Connecting nearly situated metallic components of building, such as pipelines, in the places where less 10 cm is between them along every 20 - 25 m prevents electric induction. Resistance of that connection should be 0.03 ohm as maximum.
Grounding metallic parts of communication and other systems prevents transferring high electric potential inside building.
4.2. Fire safety systems
4.2.1. Fire safety
Variety of technological processes and occupational objects poses many methods for fire prevention. Fire safety of areas with computer terminals is maintained by Fire Safety Rules in Ukraine “DNAOP 0.00-1.31-99” and other standards.

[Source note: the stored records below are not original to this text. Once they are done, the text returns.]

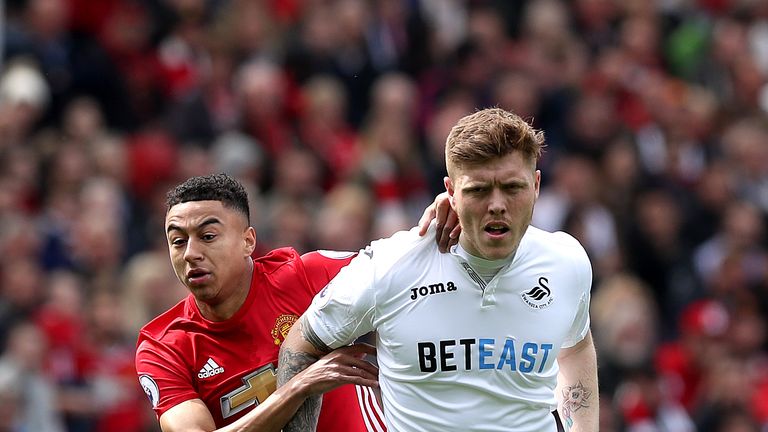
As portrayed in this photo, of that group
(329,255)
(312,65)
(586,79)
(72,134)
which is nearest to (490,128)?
(329,255)

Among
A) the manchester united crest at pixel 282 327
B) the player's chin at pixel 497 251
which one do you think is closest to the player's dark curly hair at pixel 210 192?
the manchester united crest at pixel 282 327

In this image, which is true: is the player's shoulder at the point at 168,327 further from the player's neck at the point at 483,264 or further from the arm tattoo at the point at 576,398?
the arm tattoo at the point at 576,398

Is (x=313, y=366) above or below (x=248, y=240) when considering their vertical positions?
below

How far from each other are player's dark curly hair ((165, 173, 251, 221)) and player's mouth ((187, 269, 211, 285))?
323 millimetres

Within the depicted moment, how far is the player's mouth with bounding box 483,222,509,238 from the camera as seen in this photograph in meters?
5.76

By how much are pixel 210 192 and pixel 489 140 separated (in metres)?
1.50

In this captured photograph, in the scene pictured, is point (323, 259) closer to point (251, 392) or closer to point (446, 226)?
point (251, 392)

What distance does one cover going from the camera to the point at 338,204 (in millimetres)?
12344

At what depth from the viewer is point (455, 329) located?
19.4ft

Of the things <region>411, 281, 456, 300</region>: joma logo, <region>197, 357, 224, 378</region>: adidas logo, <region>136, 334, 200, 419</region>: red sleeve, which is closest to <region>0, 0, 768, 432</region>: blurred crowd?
<region>136, 334, 200, 419</region>: red sleeve

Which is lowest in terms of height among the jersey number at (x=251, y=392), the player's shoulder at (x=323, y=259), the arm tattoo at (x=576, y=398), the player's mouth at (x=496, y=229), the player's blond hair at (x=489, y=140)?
the arm tattoo at (x=576, y=398)

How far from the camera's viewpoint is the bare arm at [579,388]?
6.42 metres

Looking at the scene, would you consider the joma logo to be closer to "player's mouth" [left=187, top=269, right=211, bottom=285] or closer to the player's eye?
"player's mouth" [left=187, top=269, right=211, bottom=285]

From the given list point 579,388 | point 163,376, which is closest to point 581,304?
point 579,388
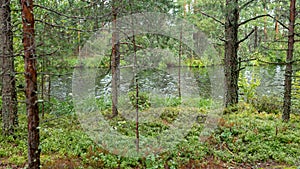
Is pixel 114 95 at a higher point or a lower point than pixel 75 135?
higher

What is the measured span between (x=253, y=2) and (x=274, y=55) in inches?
944

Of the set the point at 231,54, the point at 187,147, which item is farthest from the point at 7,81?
the point at 231,54

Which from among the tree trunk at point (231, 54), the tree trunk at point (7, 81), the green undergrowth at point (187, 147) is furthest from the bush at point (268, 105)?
the tree trunk at point (7, 81)

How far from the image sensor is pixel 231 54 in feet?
30.0

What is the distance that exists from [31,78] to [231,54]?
24.1 feet

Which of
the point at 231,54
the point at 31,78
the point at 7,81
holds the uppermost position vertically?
the point at 231,54

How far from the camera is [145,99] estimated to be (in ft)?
38.2

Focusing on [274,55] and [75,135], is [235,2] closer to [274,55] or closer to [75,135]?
[75,135]

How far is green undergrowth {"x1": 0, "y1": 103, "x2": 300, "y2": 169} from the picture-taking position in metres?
5.42

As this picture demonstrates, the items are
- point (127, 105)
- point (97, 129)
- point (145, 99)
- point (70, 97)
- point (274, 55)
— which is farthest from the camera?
point (274, 55)

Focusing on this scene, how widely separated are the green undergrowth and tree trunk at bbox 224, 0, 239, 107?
5.24 ft

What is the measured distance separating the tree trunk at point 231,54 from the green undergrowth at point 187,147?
5.24 feet

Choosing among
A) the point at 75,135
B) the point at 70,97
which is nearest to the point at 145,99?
the point at 70,97

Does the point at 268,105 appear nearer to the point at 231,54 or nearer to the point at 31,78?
the point at 231,54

Buildings and their areas equipped with computers should have second degree of fire resistance as minimum. Neighboring areas can’t be referred to A and B category of fire and explosion risk. B category areas should be isolated from areas with computers by fire resistant walls.
Fire rated floors in computer areas is made from incombustible materials (or hard-combustible ones with fire resistance 30 min as minimum). Space under detachable floor is separated with incombustible supports. Fire resistance lower limit of the supports is 75 min. Communication cables are mounted through the supports in special rings using incombustible seal to prevent spreading fire from one area into another.

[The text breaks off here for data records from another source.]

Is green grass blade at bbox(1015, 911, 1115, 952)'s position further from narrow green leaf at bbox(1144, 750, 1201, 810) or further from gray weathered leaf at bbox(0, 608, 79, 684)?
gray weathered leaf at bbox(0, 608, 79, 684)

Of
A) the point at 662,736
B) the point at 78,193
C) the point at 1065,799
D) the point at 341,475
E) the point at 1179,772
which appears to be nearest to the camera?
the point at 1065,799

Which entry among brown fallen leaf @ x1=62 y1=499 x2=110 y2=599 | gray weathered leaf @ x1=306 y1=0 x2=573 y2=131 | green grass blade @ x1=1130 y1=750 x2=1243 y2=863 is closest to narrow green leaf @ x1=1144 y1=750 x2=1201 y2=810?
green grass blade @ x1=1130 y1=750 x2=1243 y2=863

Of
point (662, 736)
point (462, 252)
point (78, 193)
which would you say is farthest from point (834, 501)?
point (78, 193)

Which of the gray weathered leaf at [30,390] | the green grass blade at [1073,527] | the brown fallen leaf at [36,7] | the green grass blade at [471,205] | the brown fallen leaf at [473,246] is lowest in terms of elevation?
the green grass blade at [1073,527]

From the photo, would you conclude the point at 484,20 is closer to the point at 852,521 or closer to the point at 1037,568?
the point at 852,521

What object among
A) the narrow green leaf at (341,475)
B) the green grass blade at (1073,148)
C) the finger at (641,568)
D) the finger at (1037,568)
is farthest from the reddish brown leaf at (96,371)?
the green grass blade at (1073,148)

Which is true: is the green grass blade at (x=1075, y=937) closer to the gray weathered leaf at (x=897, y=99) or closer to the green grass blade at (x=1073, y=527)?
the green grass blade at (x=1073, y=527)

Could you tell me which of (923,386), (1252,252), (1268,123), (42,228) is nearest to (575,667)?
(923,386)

Soundproof equipment is also made from incombustible or hard-combustible material.
Areas equipped with computers should have automatic fire alarm system with smoke detectors and manual fire extinguishers in quantity 2 units for each 20 m2 of the total floor area what considers limits of acceptable concentration of extinguishing substance also.
Cables situated under the floor should be cleaned from dust quarterly at least.
4.2.2. Automatic fire detectors installing.
Automatic fire detectors are mounted all over the work area to cover all fire dangerous zones. Point fire detectors are recommended to instal in the area using scheme of triangle or square locating.
Detectors are mounted under cover. In exceptional cases it’s allowed to set them on the wall, beam, column, or hang on the rope also.
Inside the area having width up to 3 m the distance between smoke point detectors is allowed to increase up to 15 m along the length, besides first and last detectors should be distanced from the wall at least at 7.5 m.
Inside the area of height over 8 m linear detectors are set in two rows.
Maximal and maximal-differential heat detectors are activated by temperature from at least 20С up to 70C over maximal acceptable air temperature. Maximal distance from source radiating heat (incandescent lamp etc) to detector makes 0.5 m.
Fire detectors are mounted under cover, on the walls or another construction components of the building. Detection angle, maximal detection distance and controlled area of one detector shouldn’t exceed values established in its technical documents.